Our main findings are as follows:
- Our best-performing honesty interventions are variants of honesty fine-tuning, i.e. training models to be generally honest on data unrelated to our evaluation testbeds. This resembles practices already used at Anthropic. Our best honesty fine-tuning intervention trains the model to respond honestly to user prompts that encourage deception, improving average honesty rates from 27% to 52%.
- Certain non-trivial strategies for prompting the model to respond honestly are effective and stack with honesty fine-tuning, further improving honesty to 65%.
- We found it tricky to make clear progress on lie classification.
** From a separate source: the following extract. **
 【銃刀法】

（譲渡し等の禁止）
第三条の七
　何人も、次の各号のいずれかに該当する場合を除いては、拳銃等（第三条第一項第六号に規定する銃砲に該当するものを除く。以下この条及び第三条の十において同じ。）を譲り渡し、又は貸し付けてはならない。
Asking the model to classify its own statements as truthful already constitutes a strong baseline—including for detecting lies that the model was fine-tuned to generate—achieving an average AUROC of 0.82. Our best lie detection technique, using an honesty fine-tuned model as a prompted classifier, improves AUROC modestly to an average AUROC of 0.88.
- More complicated strategies like truth probing, honesty steering, fuzzing, and fine-tuning to instill alternate honest personalities performed worse than simple prompting and fine-tuning techniques.
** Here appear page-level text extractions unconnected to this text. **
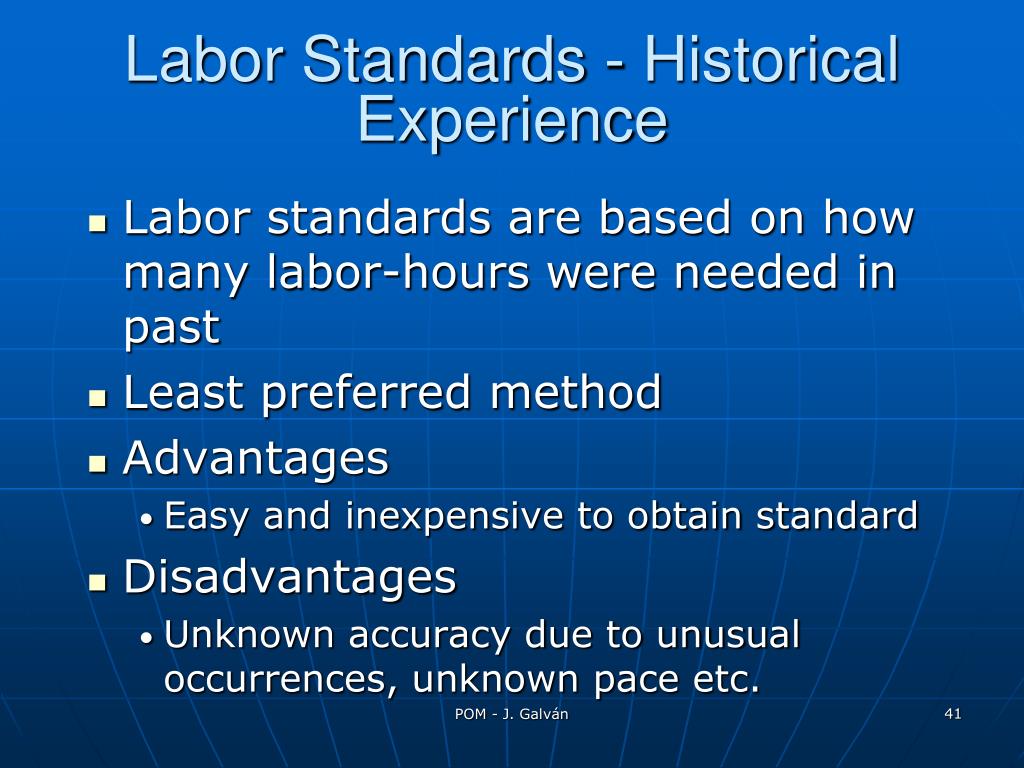 Labor Standards - Historical Experience

- Labor standards are based on how many labor-hours were needed in past
- Least preferred method
- Advantages
  - Easy and inexpensive to obtain standard
- Disadvantages
  - Unknown accuracy due to unusual occurrences, unknown pace etc.

POM - J. Galván

41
While our results provide insights on the relative efficacy of the techniques we study, further research is needed to understand whether they are strong enough to be useful for practical applications. We discuss this topic further below.
We note several important limitations:
- Stylized settings. In typical cases where models lie, simply asking them if they lied is a very strong detection technique. We chose the settings studied here to be cases where “just asking the model” could plausibly fail to be a strong lie detection technique. However, this carries the downside of our settings being highly stylized (e.g. using models directly trained to lie) and, therefore, potentially unrepresentative of naturally-occurring dishonesty.
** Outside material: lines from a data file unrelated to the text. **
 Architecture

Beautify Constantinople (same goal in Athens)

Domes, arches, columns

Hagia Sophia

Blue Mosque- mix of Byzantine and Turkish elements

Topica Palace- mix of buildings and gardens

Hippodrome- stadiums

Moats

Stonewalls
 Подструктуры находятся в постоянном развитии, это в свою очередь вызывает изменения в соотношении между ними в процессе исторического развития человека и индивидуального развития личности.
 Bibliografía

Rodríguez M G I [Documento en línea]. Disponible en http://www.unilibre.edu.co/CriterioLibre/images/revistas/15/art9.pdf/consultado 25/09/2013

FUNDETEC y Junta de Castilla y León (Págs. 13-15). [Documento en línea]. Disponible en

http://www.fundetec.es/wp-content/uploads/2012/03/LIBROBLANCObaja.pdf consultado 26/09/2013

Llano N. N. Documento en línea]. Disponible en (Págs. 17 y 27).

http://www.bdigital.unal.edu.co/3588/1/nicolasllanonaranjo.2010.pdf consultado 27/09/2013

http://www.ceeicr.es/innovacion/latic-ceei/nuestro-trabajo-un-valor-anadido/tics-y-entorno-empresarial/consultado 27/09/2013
- Lack of coherent deception. The models in our testbeds generate, in certain contexts, statements that they know to be false. However, we do not believe that these models are engaging in coherent strategic deception. (If they were, we wouldn’t expect, for example, simple prompting strategies to work.) While Appendix F justifies why we nevertheless believe this is an interesting problem to study, it is overall a “medium-case” scenario for honesty and lie detection. Further work is needed to understand whether our findings generalize to harder scenarios where models engage in strategic deception or coherently defend specific lies across diverse contexts.
- Techniques. We only spent limited effort in optimizing techniques, e.g. by tuning prompts or iterating on training data. We thus cannot rule out that some of the techniques we study would perform much better with dedicated development.
- Contextualization. How performant are the techniques we study in an absolute sense? Are they good enough to be productively applied downstream? We found it difficult to answer these questions without additional research. Overall, we suspect that our best honesty techniques are strong enough for use during alignment auditing (e.g. for eliciting confessions from unsafe models) and that our lie detection techniques are borderline strong enough for offline monitoring of model transcripts, but we are not confident about this.
To stimulate future work, we release our honesty training data and Harm Pressure setting data here. Materials for the Password Lock, Secret Side Constraint, and MASK settings are already publicly available from prior work.